- **练习说明**:
- 1) 根据下面这篇关于Colab配置的文本,回答以下问题:
(a) 文中所用的实验平台是什么?
(b) 实验环境中的python是哪个版本?
(c) 文中的代码从google.colab导入了哪个模块?
- 2) 从下面这篇关于Colab配置的文本中抄录一段,从“按照我的第一篇文章来准备好实”开始,一直到“auth.authenticate_user()”为止,一字不改。

- **文本部分**:
───

实验平台:CoLab
实验环境:python 3.7+pytorch 1.15
官方教程
新手指引:https://medium.com/deep-learning-turkey/google-colab-free-gpu-tutorial-e113627b9f5d
常见问题:https://research.google.com/colaboratory/faq.html
官方给出的新手指引当中已经给出了前期配置、常见软件和库的安装等方法。大家凭借官方教程可以基本入门Colab,但如果想更加自如地在Colab上跑通自己的代码,可能还需要更多的学习。
按照我的第一篇文章来准备好实验环境,文章链接https://blog.csdn.net/w1520039381/article/details/117515712
1、.安装必要的包和软件
输入以下代码
!apt-get install -y -qq software-properties-common python-software-properties module-init-tools
!add-apt-repository -y ppa:alessandro-strada/ppa 2>&1 > /dev/null
!apt-get update -qq 2>&1 > /dev/null
!apt-get -y install -qq google-drive-ocamlfuse fuse
from google.colab import auth
auth.authenticate_user()

───

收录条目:
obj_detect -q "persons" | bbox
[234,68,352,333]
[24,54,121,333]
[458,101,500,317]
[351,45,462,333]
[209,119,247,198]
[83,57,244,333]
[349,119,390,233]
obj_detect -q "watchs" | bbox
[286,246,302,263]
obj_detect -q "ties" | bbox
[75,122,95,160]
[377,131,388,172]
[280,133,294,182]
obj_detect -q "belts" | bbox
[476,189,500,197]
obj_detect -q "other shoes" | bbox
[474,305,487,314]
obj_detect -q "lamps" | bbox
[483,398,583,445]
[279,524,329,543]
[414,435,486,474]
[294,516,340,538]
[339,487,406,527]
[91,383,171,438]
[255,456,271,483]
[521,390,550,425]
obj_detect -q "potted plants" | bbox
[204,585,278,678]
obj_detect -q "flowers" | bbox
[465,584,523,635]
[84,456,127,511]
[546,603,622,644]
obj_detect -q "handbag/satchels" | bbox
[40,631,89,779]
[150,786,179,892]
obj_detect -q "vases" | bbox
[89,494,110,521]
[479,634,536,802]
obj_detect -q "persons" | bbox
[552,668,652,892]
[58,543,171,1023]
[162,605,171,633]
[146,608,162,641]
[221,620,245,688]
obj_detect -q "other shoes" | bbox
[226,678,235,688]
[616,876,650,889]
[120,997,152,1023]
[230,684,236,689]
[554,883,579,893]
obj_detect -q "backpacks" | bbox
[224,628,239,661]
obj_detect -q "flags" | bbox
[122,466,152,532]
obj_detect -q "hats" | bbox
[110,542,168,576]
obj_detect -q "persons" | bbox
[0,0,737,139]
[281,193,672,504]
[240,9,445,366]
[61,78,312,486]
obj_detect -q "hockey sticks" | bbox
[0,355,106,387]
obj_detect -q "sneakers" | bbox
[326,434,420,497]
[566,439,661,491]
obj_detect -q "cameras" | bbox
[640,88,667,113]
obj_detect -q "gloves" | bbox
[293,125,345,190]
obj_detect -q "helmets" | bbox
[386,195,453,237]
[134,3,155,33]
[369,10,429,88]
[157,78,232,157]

───

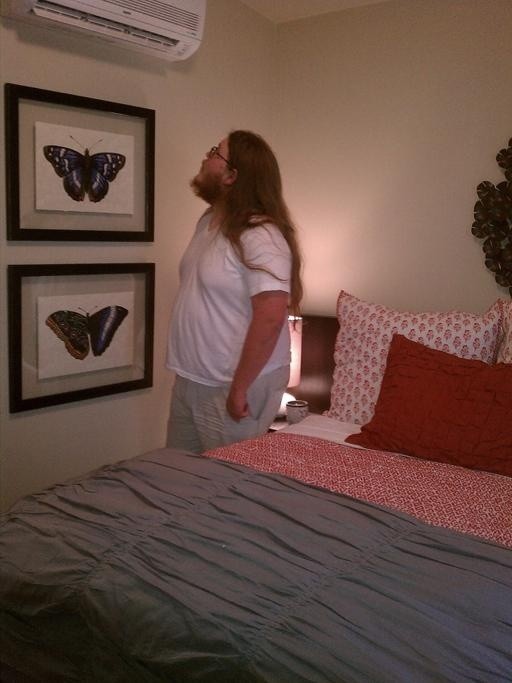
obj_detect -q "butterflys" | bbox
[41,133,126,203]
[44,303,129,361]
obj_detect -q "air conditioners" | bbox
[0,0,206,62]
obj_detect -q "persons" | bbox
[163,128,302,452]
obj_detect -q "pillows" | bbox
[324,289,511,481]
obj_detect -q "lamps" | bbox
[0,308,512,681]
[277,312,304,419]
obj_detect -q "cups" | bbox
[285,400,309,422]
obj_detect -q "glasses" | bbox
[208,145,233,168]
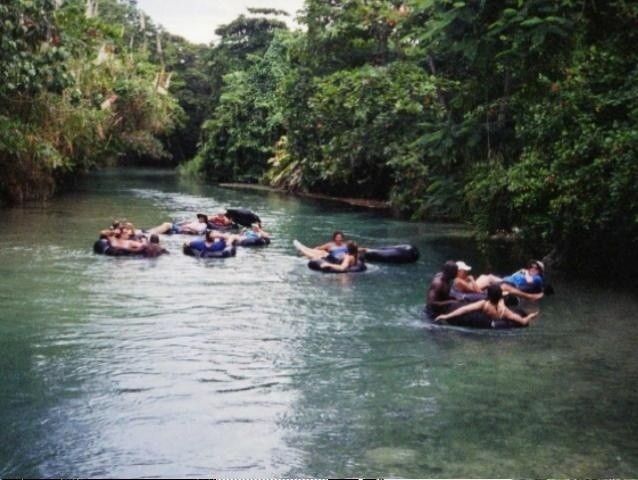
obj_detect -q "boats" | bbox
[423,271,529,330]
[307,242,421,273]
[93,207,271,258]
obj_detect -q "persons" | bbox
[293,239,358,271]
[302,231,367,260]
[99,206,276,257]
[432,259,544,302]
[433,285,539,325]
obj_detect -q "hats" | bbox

───

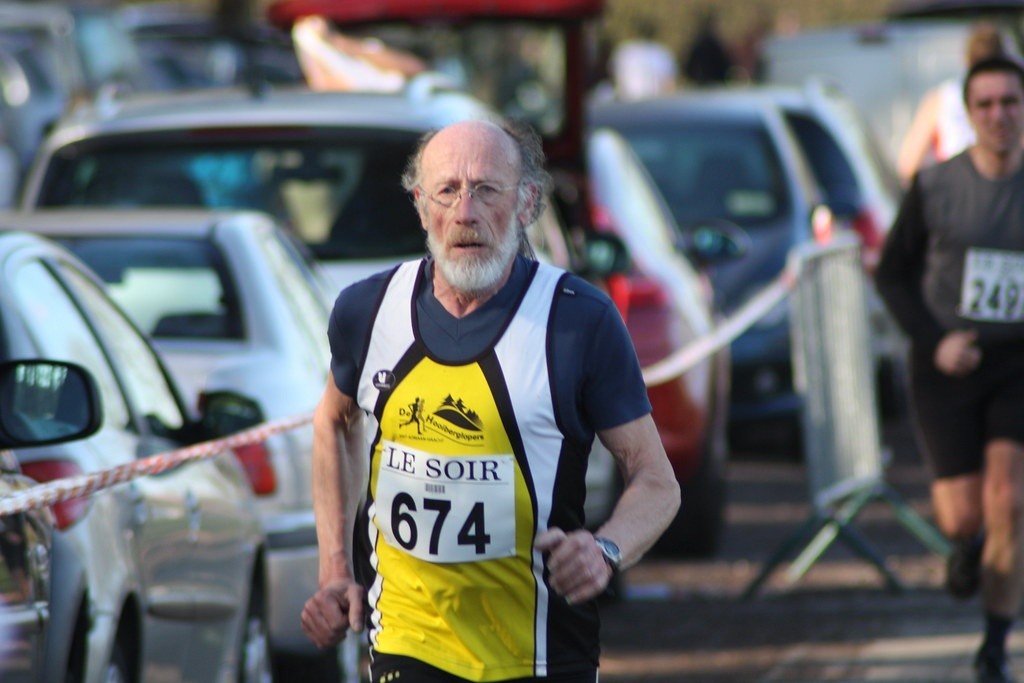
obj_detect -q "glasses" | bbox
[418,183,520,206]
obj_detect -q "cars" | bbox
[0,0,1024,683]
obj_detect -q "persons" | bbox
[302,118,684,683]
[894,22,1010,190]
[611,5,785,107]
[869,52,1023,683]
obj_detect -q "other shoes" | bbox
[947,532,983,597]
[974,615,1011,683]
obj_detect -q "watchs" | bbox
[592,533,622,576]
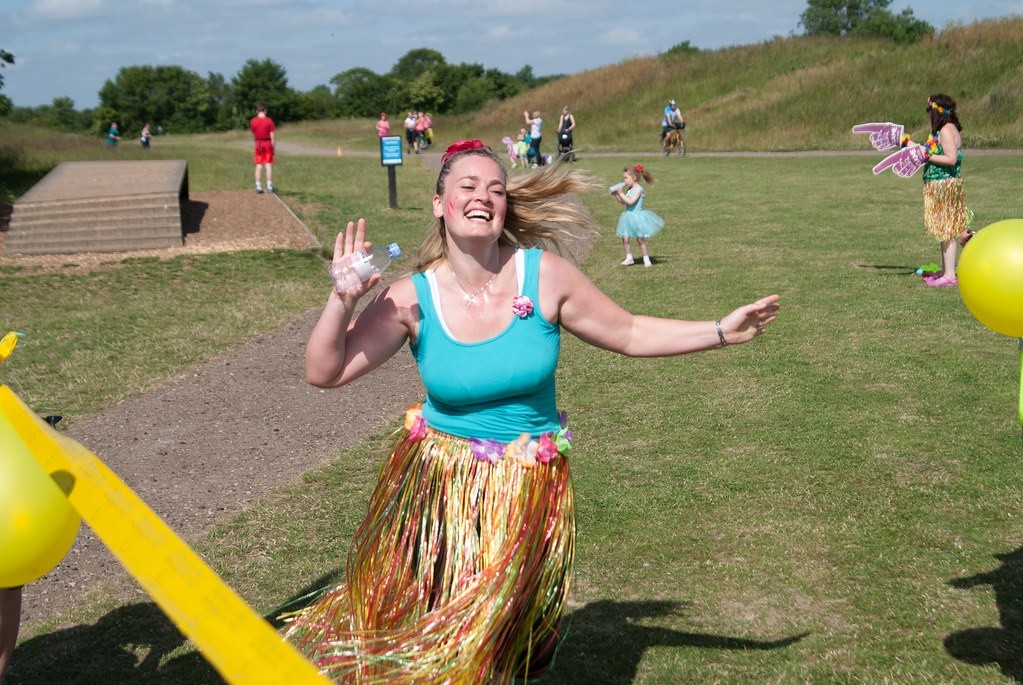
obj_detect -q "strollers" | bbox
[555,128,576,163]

───

- **练习答案**:
- 1)
(a) CoLab
(b) python 3.7
(c) auth

- 2)
按照我的第一篇文章来准备好实验环境,文章链接https://blog.csdn.net/w1520039381/article/details/117515712
1、.安装必要的包和软件
输入以下代码
!apt-get install -y -qq software-properties-common python-software-properties module-init-tools
!add-apt-repository -y ppa:alessandro-strada/ppa 2>&1 > /dev/null
!apt-get update -qq 2>&1 > /dev/null
!apt-get -y install -qq google-drive-ocamlfuse fuse
from google.colab import auth
auth.authenticate_user()